- Theatrical release poster
- Directed by: Padmasri
- Written by: Padmasri
- Produced by: Dil Raju Shirish
- Starring: Sagar; Drishya Raghunath;
- Cinematography: Srikanth Naroj
- Edited by: Madhu
- Music by: Sunil Kashyap
- Production company: Sri Venkateswara Creations
- Release date: 5 March 2021;
- Country: India
- Language: Telugu

= Shaadi Mubarak (film) =

2021 Telugu-language Indian film

Shaadi Mubarak is a 2021 Indian Telugu-language romantic comedy film directed by Padmasri and starring Sagar and Drishya Raghunath.

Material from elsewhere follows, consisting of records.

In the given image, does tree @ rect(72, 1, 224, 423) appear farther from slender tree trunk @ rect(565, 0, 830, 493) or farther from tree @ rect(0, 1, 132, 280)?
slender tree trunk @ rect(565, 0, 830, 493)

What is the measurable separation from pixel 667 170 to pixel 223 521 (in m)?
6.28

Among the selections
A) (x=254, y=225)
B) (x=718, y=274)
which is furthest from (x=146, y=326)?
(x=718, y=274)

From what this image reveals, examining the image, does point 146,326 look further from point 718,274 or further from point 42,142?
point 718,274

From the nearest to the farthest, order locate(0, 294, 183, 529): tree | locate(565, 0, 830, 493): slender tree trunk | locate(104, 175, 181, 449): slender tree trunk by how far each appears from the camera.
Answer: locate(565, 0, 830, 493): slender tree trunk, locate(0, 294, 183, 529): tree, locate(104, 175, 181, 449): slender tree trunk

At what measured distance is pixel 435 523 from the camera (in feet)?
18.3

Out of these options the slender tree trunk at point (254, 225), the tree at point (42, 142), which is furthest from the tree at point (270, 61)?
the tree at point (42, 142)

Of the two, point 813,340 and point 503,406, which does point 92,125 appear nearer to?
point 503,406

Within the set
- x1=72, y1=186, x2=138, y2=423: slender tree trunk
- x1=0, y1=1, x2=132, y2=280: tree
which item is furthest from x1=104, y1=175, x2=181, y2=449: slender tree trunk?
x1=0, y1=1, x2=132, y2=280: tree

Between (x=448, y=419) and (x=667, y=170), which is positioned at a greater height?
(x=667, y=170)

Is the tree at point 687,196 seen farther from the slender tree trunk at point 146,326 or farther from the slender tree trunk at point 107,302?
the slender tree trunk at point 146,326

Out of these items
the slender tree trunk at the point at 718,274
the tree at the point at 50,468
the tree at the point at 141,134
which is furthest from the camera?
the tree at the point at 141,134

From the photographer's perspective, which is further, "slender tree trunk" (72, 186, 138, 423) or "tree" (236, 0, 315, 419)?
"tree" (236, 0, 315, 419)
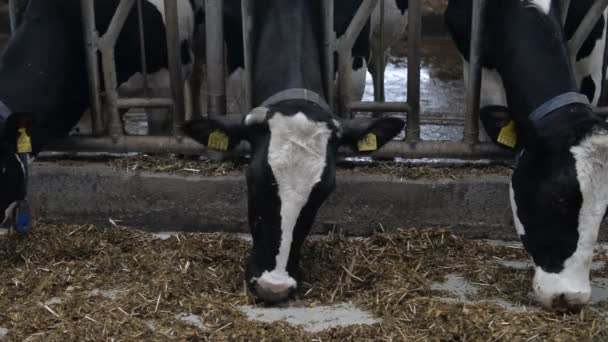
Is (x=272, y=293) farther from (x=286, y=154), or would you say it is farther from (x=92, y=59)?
(x=92, y=59)

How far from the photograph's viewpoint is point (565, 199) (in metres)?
3.56

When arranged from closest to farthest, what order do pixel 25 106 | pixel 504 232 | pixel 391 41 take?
1. pixel 25 106
2. pixel 504 232
3. pixel 391 41

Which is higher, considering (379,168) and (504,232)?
(379,168)

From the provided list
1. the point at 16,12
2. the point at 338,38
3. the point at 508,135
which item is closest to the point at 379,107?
the point at 338,38

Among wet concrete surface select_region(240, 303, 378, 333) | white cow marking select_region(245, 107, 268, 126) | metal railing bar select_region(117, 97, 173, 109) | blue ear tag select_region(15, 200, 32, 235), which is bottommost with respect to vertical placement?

The film was released on 5 March 2021.

==Plot==

Madhav, an introverted software employee, is compelled to meet 3 prospective brides arranged by a marriage bureau run by Jayamma. Satyabhama, daughter of Jayamma, a happy, go-lucky girl has to accompany Madhav in meeting his matrimonial alliances. During the journey, they find love in each other, yet, they don't express it. The story takes new turns with each future bride they meet.

== Cast ==
- Sagar as Sunnipenta Madhav
- Drishya Raghunath as Sathyabhama
- Banerjee
- Priyadarshini Ram
- RJ Hemanth
- Rahul Ramakrishna
- Shatru
- Ajay Ghosh
- Rajashree
- Bhadra
- Hema

== Reception ==
A critic from The Indian Express wrote that "It is the film’s simple take on life and love that makes it an entertaining watch. The film doesn’t take itself or its subject too seriously, keeping it light and frothy at all times".